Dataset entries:
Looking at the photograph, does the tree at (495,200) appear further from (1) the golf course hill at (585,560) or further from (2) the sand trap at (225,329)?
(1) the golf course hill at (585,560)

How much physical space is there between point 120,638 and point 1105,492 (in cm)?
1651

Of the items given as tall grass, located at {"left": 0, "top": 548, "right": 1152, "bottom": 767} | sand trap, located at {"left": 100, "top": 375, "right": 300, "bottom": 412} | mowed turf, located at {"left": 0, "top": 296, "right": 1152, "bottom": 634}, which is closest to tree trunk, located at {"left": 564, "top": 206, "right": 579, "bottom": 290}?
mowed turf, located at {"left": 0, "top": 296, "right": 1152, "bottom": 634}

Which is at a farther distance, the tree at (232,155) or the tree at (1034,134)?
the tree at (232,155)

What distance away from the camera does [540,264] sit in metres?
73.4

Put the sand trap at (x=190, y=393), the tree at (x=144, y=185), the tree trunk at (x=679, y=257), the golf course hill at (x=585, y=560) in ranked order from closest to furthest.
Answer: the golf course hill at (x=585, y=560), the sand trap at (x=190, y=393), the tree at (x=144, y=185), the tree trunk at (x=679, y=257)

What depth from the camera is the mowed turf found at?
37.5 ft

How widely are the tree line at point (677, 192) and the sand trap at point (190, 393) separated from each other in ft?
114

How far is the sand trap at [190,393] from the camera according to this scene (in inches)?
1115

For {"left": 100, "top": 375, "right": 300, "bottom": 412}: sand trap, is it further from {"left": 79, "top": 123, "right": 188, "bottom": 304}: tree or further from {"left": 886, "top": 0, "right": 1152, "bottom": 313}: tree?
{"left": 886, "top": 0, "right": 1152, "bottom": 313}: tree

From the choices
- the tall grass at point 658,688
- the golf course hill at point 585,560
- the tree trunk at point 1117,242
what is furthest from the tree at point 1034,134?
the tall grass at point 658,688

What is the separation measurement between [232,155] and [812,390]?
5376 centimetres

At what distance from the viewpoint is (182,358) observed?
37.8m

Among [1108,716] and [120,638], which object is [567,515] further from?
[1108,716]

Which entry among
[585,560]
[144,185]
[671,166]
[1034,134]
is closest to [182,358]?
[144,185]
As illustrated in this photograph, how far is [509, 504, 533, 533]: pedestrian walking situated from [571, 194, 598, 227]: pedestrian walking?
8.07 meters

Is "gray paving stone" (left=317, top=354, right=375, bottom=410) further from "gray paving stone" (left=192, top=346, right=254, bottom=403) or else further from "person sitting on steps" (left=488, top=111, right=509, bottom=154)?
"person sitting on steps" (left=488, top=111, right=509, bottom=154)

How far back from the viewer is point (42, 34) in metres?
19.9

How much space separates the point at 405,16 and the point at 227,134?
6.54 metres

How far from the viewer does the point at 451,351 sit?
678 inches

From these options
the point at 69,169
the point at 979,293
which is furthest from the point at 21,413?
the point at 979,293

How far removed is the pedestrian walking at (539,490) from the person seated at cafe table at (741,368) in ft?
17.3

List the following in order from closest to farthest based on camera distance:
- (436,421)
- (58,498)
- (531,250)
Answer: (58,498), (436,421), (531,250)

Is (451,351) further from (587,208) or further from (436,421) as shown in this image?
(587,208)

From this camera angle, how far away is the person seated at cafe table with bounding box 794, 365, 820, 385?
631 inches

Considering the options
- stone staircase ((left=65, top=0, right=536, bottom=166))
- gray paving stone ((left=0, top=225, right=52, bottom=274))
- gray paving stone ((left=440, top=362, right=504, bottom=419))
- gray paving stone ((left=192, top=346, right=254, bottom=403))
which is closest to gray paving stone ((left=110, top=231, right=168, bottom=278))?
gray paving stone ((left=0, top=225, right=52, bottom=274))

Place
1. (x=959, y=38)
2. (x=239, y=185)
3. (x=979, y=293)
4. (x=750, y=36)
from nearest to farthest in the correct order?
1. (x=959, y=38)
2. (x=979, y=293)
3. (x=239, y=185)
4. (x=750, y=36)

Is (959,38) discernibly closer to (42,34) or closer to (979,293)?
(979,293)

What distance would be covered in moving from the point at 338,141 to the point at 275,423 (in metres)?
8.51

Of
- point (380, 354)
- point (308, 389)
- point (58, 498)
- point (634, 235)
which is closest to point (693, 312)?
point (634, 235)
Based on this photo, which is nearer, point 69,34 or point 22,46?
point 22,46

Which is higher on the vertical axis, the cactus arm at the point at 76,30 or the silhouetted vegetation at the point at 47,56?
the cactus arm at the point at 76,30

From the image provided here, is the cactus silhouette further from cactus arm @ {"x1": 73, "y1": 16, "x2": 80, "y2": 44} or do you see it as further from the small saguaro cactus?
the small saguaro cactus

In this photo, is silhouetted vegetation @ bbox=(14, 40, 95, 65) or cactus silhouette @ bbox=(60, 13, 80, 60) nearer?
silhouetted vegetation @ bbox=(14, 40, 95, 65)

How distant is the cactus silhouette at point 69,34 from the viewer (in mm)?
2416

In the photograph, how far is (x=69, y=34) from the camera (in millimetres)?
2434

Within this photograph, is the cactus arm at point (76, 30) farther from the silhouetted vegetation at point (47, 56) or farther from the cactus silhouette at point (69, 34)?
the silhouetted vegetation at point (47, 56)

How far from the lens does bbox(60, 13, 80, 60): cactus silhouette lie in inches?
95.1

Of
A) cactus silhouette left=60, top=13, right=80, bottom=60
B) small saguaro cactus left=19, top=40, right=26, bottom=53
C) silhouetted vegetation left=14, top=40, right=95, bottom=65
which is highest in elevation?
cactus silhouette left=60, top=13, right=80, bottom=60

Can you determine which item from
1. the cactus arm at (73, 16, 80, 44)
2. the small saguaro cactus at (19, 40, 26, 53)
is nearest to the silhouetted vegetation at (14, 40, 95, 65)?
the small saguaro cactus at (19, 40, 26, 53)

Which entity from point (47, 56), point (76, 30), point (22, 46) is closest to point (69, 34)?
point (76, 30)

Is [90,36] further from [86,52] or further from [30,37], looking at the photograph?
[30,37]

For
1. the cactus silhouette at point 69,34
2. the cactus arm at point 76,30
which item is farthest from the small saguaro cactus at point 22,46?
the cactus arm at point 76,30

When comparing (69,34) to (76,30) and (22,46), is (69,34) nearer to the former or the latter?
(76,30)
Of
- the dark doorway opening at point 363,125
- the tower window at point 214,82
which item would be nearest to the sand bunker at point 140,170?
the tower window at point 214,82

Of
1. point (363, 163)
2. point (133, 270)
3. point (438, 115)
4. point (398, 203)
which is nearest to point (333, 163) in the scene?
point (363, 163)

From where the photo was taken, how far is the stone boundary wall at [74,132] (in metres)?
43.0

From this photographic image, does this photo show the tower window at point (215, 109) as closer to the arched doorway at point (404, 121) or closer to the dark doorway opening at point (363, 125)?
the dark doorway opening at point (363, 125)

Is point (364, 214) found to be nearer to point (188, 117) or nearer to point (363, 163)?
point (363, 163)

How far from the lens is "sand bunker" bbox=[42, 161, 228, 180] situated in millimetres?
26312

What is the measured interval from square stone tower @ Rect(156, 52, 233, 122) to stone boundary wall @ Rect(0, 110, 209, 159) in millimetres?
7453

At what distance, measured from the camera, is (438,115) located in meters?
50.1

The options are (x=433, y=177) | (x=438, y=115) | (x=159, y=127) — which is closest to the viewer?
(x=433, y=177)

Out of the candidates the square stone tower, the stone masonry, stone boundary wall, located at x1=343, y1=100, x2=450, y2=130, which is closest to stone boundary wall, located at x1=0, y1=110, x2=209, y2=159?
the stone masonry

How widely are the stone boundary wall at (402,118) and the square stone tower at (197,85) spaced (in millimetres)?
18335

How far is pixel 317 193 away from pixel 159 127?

WHAT TO WORK ON:
Reproduce all of the data above word for word.

OUTPUT:
Looking at the photograph, does the tree at (495,200) appear further from (1) the golf course hill at (585,560) or further from (2) the sand trap at (225,329)?
(1) the golf course hill at (585,560)

How much physical space is there between point 120,638 and point 1105,492 (in cm)?
1651

Of the items given as tall grass, located at {"left": 0, "top": 548, "right": 1152, "bottom": 767} | sand trap, located at {"left": 100, "top": 375, "right": 300, "bottom": 412} | mowed turf, located at {"left": 0, "top": 296, "right": 1152, "bottom": 634}, which is closest to tree trunk, located at {"left": 564, "top": 206, "right": 579, "bottom": 290}?
mowed turf, located at {"left": 0, "top": 296, "right": 1152, "bottom": 634}

Which is at a farther distance, the tree at (232,155) or the tree at (1034,134)?
the tree at (232,155)

What distance away from the camera does [540,264] sit in metres?
73.4

Put the sand trap at (x=190, y=393), the tree at (x=144, y=185), the tree trunk at (x=679, y=257), the golf course hill at (x=585, y=560) in ranked order from closest to furthest.
Answer: the golf course hill at (x=585, y=560), the sand trap at (x=190, y=393), the tree at (x=144, y=185), the tree trunk at (x=679, y=257)

What depth from the camera is the mowed turf found at?
37.5 ft

How widely are the tree line at point (677, 192) and the sand trap at point (190, 393) separated from each other in ft?
114

How far is the sand trap at [190,393] from the camera according to this scene (in inches)?
1115

For {"left": 100, "top": 375, "right": 300, "bottom": 412}: sand trap, is it further from {"left": 79, "top": 123, "right": 188, "bottom": 304}: tree or further from {"left": 886, "top": 0, "right": 1152, "bottom": 313}: tree?
{"left": 886, "top": 0, "right": 1152, "bottom": 313}: tree

From the choices
- the tall grass at point 658,688
- the golf course hill at point 585,560
- the tree trunk at point 1117,242
what is furthest from the tree at point 1034,134?
the tall grass at point 658,688

What is the separation measurement between [232,155] and [812,390]?
5376 centimetres

At what distance from the viewpoint is (182,358) observed?
37.8m

Among [1108,716] and [120,638], which object is [567,515] further from?
[1108,716]

Which entry among
[585,560]
[144,185]
[671,166]
[1034,134]
is closest to [182,358]?
[144,185]
As illustrated in this photograph, how far is [509, 504, 533, 533]: pedestrian walking situated from [571, 194, 598, 227]: pedestrian walking?
8.07 meters

Is "gray paving stone" (left=317, top=354, right=375, bottom=410) further from "gray paving stone" (left=192, top=346, right=254, bottom=403) or else further from "person sitting on steps" (left=488, top=111, right=509, bottom=154)?
"person sitting on steps" (left=488, top=111, right=509, bottom=154)

How far back from the viewer is point (42, 34) in metres?
19.9

How much space separates the point at 405,16 and the point at 227,134?
6.54 metres

How far from the viewer does the point at 451,351 sit?
678 inches

From these options
the point at 69,169
the point at 979,293
which is furthest from the point at 21,413?
the point at 979,293

How far removed is the pedestrian walking at (539,490) from the person seated at cafe table at (741,368) in ft?
17.3

List the following in order from closest to farthest based on camera distance:
- (436,421)
- (58,498)
- (531,250)
Answer: (58,498), (436,421), (531,250)

Is (451,351) further from (587,208) or further from (436,421) as shown in this image?
(587,208)

From this camera angle, how far away is the person seated at cafe table with bounding box 794, 365, 820, 385?
631 inches

Considering the options
- stone staircase ((left=65, top=0, right=536, bottom=166))
- gray paving stone ((left=0, top=225, right=52, bottom=274))
- gray paving stone ((left=440, top=362, right=504, bottom=419))
- gray paving stone ((left=192, top=346, right=254, bottom=403))
which is closest to gray paving stone ((left=110, top=231, right=168, bottom=278))?
gray paving stone ((left=0, top=225, right=52, bottom=274))

Place
1. (x=959, y=38)
2. (x=239, y=185)
3. (x=979, y=293)
4. (x=750, y=36)
from nearest to farthest in the correct order?
1. (x=959, y=38)
2. (x=979, y=293)
3. (x=239, y=185)
4. (x=750, y=36)

Is (959,38) discernibly closer to (42,34) or closer to (979,293)?
(979,293)

What distance would be covered in moving from the point at 338,141 to the point at 275,423 (in metres)?
8.51

Of
- point (380, 354)
- point (308, 389)
- point (58, 498)
- point (634, 235)
which is closest to point (693, 312)?
point (634, 235)
Based on this photo, which is nearer, point 69,34 or point 22,46?
point 22,46

Which is higher on the vertical axis, the cactus arm at the point at 76,30 or the silhouetted vegetation at the point at 47,56?
the cactus arm at the point at 76,30

From the image provided here, is the cactus silhouette further from cactus arm @ {"x1": 73, "y1": 16, "x2": 80, "y2": 44} or do you see it as further from the small saguaro cactus?
the small saguaro cactus

In this photo, is silhouetted vegetation @ bbox=(14, 40, 95, 65) or cactus silhouette @ bbox=(60, 13, 80, 60) nearer?
silhouetted vegetation @ bbox=(14, 40, 95, 65)

How distant is the cactus silhouette at point 69,34 from the viewer (in mm)?
2416

In the photograph, how far is (x=69, y=34) from the camera (in millimetres)?
2434

Within this photograph, is the cactus arm at point (76, 30) farther from the silhouetted vegetation at point (47, 56) or farther from the cactus silhouette at point (69, 34)?
the silhouetted vegetation at point (47, 56)

How far from the lens does bbox(60, 13, 80, 60): cactus silhouette lie in inches?
95.1

Of
A) cactus silhouette left=60, top=13, right=80, bottom=60
B) small saguaro cactus left=19, top=40, right=26, bottom=53
C) silhouetted vegetation left=14, top=40, right=95, bottom=65
which is highest in elevation?
cactus silhouette left=60, top=13, right=80, bottom=60

Can you determine which item from
1. the cactus arm at (73, 16, 80, 44)
2. the small saguaro cactus at (19, 40, 26, 53)
is nearest to the silhouetted vegetation at (14, 40, 95, 65)?
the small saguaro cactus at (19, 40, 26, 53)

Which entity from point (47, 56), point (76, 30), point (22, 46) is closest to point (69, 34)?
point (76, 30)

Is [90,36] further from [86,52] or further from [30,37], looking at the photograph?
[30,37]

For
1. the cactus silhouette at point 69,34
2. the cactus arm at point 76,30
which item is farthest from the small saguaro cactus at point 22,46?
the cactus arm at point 76,30

When comparing (69,34) to (76,30) and (22,46), is (69,34) nearer to the former or the latter?
(76,30)
Of
- the dark doorway opening at point 363,125
- the tower window at point 214,82
which item would be nearest to the sand bunker at point 140,170?
the tower window at point 214,82

Of
1. point (363, 163)
2. point (133, 270)
3. point (438, 115)
4. point (398, 203)
which is nearest to point (333, 163) in the scene?
point (363, 163)

From where the photo was taken, how far is the stone boundary wall at [74,132] (in metres)?
43.0

From this photographic image, does this photo show the tower window at point (215, 109) as closer to the arched doorway at point (404, 121) or closer to the dark doorway opening at point (363, 125)?
the dark doorway opening at point (363, 125)

Is point (364, 214) found to be nearer to point (188, 117) or nearer to point (363, 163)?
point (363, 163)

How far from the lens is "sand bunker" bbox=[42, 161, 228, 180] situated in millimetres?
26312

What is the measured interval from square stone tower @ Rect(156, 52, 233, 122) to stone boundary wall @ Rect(0, 110, 209, 159) in millimetres?
7453

At what distance, measured from the camera, is (438,115) located in meters?
50.1

The options are (x=433, y=177) | (x=438, y=115) | (x=159, y=127) — which is closest to the viewer?
(x=433, y=177)

Out of the candidates the square stone tower, the stone masonry, stone boundary wall, located at x1=343, y1=100, x2=450, y2=130, which is closest to stone boundary wall, located at x1=0, y1=110, x2=209, y2=159?
the stone masonry

How widely are the stone boundary wall at (402,118) and the square stone tower at (197,85) spaced (in millimetres)?
18335

How far is pixel 317 193 away from pixel 159 127?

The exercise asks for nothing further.